As I said in the first email, some changes are required on the Avatica
side to completely remove Class.getFields() and Class.getDeclaredFields().
Such changes are independent from the strategy we will adopt on Calcite,
they just allow us to "pass" the field ordering to the JDBC enumerator and
other classes which need to be aware of the field order.
Despite them being minimal (you can check here
<https://github.com/asolimando/calcite-avatica/compare/master...asolimando:master-CALCITE-2489-createStructTypeUnstable#diff-651ecd95723b9508c17cfd021ec3894dfbdc81ea3ce9384a5d57cf209a214a97>)
I am afraid it's late for 1.18.0 (just saw Francis' email), I have
nonetheless opened a PR, just in case it's doable:

Best regards,
Alessandro

On Tue, 9 Feb 2021 at 23:02, Julian Hyde <jhyde.apa...@gmail.com> wrote:

A very important use case is when you are basing a table on third-party
class and you are not able to add annotations.
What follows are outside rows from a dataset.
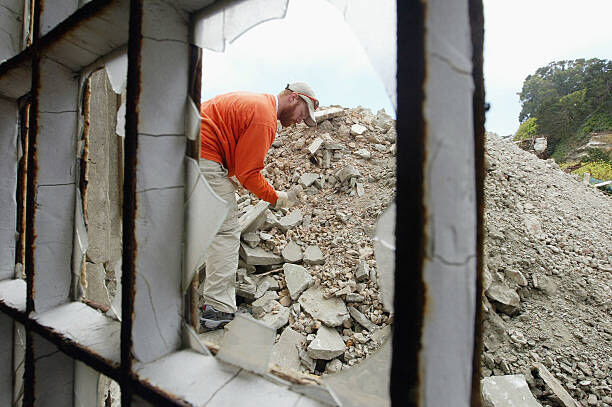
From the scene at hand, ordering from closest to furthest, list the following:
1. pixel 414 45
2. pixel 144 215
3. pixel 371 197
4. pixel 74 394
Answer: pixel 414 45 < pixel 144 215 < pixel 74 394 < pixel 371 197

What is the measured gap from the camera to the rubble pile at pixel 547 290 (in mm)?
2494

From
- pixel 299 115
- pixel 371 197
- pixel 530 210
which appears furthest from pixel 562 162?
pixel 299 115

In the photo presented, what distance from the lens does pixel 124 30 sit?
740 millimetres

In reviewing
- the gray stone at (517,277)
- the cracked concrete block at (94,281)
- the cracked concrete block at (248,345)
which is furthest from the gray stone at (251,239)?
the cracked concrete block at (248,345)

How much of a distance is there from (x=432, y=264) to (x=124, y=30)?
917 millimetres

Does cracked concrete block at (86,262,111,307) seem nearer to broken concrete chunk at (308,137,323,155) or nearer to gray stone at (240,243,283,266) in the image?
gray stone at (240,243,283,266)

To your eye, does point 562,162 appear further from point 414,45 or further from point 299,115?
point 414,45

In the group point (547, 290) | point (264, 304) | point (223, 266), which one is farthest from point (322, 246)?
point (547, 290)

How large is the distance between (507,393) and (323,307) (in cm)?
172

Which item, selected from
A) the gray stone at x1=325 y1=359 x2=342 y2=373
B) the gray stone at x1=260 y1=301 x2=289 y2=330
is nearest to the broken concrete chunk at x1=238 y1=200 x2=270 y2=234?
the gray stone at x1=260 y1=301 x2=289 y2=330

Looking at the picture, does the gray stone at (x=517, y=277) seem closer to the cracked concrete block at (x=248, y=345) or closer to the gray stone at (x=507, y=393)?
the gray stone at (x=507, y=393)

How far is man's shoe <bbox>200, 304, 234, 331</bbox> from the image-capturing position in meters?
2.90

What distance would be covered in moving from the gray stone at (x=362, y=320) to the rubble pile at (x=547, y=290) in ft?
3.43

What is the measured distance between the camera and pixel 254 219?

People using these classes
should be able to tell the reflective adapter (that’s not its real name,
but you know what I mean) how to derive a stable ordering for the fields.
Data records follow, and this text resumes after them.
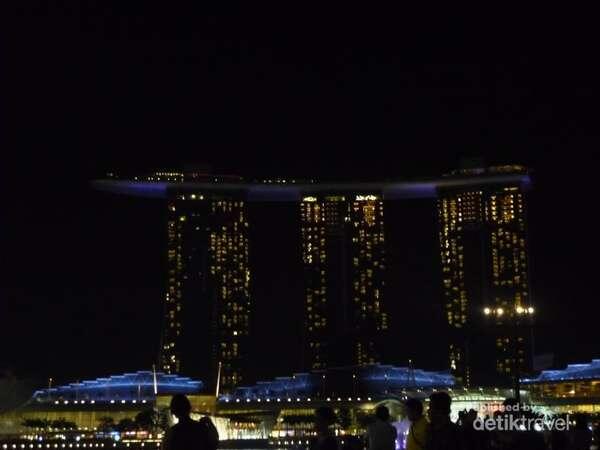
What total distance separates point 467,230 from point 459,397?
35.9 meters

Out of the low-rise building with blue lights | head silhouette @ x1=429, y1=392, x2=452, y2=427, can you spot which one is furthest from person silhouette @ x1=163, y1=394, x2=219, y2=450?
the low-rise building with blue lights

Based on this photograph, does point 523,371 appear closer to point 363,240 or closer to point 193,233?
point 363,240

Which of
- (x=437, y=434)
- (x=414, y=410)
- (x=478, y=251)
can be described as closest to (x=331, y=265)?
(x=478, y=251)

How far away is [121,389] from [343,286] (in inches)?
1098

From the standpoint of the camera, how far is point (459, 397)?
303ft

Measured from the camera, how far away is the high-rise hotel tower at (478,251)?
120312 mm

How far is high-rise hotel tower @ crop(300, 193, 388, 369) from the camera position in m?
123

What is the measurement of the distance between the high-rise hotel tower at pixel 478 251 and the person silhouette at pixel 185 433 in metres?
111

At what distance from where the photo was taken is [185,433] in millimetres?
9117

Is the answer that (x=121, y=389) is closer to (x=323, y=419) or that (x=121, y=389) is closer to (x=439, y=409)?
(x=323, y=419)

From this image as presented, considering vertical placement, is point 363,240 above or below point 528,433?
above

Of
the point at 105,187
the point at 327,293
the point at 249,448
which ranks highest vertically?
the point at 105,187

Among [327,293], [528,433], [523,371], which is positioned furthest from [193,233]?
[528,433]

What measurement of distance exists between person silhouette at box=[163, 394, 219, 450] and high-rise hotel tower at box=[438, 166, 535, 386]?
111165 millimetres
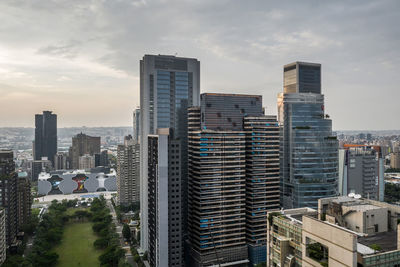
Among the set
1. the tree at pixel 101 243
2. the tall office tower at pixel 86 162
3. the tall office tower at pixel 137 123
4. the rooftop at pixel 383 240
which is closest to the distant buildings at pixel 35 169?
the tall office tower at pixel 86 162

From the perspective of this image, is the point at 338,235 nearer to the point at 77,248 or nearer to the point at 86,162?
the point at 77,248

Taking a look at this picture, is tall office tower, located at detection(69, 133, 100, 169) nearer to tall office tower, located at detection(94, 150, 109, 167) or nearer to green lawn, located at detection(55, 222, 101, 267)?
tall office tower, located at detection(94, 150, 109, 167)

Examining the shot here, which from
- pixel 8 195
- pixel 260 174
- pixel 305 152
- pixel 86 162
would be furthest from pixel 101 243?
pixel 86 162

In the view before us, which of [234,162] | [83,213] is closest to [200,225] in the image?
[234,162]

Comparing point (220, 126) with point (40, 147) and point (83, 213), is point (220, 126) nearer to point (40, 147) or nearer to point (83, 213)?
point (83, 213)

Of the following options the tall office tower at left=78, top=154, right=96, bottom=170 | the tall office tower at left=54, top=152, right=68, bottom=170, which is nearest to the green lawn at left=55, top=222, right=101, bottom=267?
the tall office tower at left=78, top=154, right=96, bottom=170

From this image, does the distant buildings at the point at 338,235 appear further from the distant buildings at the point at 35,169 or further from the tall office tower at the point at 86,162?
the tall office tower at the point at 86,162
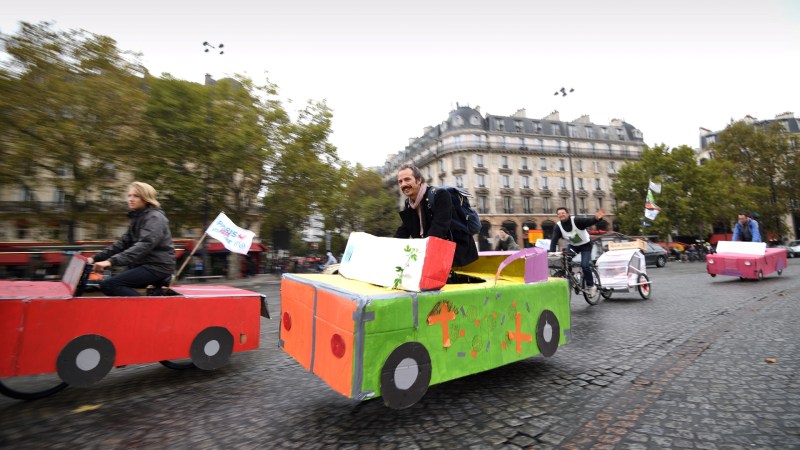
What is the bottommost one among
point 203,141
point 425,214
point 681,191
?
point 425,214

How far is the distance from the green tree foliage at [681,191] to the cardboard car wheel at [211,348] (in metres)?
41.0

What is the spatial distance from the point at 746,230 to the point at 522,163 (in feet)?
136

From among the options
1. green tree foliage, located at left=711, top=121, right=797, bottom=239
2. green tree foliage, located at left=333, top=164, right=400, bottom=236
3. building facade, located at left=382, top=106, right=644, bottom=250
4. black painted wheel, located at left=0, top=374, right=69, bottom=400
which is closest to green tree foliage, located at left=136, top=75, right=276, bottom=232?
black painted wheel, located at left=0, top=374, right=69, bottom=400

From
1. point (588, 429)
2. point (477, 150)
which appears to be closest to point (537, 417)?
point (588, 429)

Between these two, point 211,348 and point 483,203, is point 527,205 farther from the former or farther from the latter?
point 211,348

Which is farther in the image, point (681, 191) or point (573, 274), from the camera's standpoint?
point (681, 191)

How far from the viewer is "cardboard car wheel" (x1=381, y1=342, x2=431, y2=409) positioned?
223 centimetres

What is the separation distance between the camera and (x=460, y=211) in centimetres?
348

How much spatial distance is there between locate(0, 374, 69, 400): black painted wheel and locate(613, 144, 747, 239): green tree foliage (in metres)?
42.2

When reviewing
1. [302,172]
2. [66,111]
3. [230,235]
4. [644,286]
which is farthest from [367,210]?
[644,286]

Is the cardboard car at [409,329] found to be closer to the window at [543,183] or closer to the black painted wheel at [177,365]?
the black painted wheel at [177,365]

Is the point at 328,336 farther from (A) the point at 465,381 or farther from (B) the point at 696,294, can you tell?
(B) the point at 696,294

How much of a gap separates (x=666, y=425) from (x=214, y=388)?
3.55m

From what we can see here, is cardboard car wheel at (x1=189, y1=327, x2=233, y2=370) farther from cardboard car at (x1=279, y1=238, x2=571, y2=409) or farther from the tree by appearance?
the tree
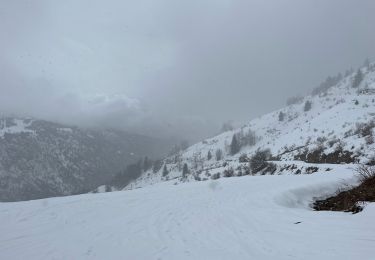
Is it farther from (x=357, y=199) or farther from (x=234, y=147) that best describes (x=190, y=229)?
(x=234, y=147)

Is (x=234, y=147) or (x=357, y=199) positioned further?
(x=234, y=147)

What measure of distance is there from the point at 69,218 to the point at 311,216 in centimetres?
838

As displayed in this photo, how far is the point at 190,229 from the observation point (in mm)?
9852

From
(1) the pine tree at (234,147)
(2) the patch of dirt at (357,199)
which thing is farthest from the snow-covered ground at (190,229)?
(1) the pine tree at (234,147)

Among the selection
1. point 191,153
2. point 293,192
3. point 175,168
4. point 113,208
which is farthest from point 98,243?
point 191,153

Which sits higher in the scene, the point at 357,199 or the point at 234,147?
the point at 234,147

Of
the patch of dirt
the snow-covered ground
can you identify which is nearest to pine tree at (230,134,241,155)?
the snow-covered ground

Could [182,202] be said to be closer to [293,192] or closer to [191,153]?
[293,192]

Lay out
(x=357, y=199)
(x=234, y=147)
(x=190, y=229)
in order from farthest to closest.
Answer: (x=234, y=147), (x=357, y=199), (x=190, y=229)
There are several possible strategies:

Use the natural order from the JVM. (Yes, let people do dumb things.)
Order fields alphabetically
Order fields alphabetically, putting inherited fields (from base classes)
first
Order using a list of field names, e.g. [“aid”, “name”, “birthplace”,
“books”] and a boolean saying whether to fail if the list is not exhaustive.
Look for annotations

These strategies would be in the schema.json file (or however the schema
is configured). In my opinion, that is preferable to adding annotations.

I’d approach this by designing the user’s experience. That is, write the
test case for the adapter. Once we have agreed the specification, the
implementation is straightforward.

Julian


On Feb 9, 2021, at 2:35 AM, Vladimir Sitnikov <
sitnikov.vladi...@gmail.com> wrote:

Alessandro, thanks for pushing this.

Frankly speaking, I don't like @CalciteField(order=42) approach. It
looks
like annotating the constructor parameters makes more sense, and it is
more flexible.
A similar case is covered in Jackson with "parameter names" module:

https://github.com/FasterXML/jackson-modules-java8/tree/master/parameter-names
Just in case, Java8+ can include parameter names to the reflection info
in
case user supplies `-parameters` option for the compiler.

NewExpression

It might indeed be a too low-level API for that.
Could you please highlight which test relies on the order of constructor
arguments?

By the way, SQL structs rely on the order of the fields rather than
field
names.
So it might be ok to rely on the order of the constructor arguments.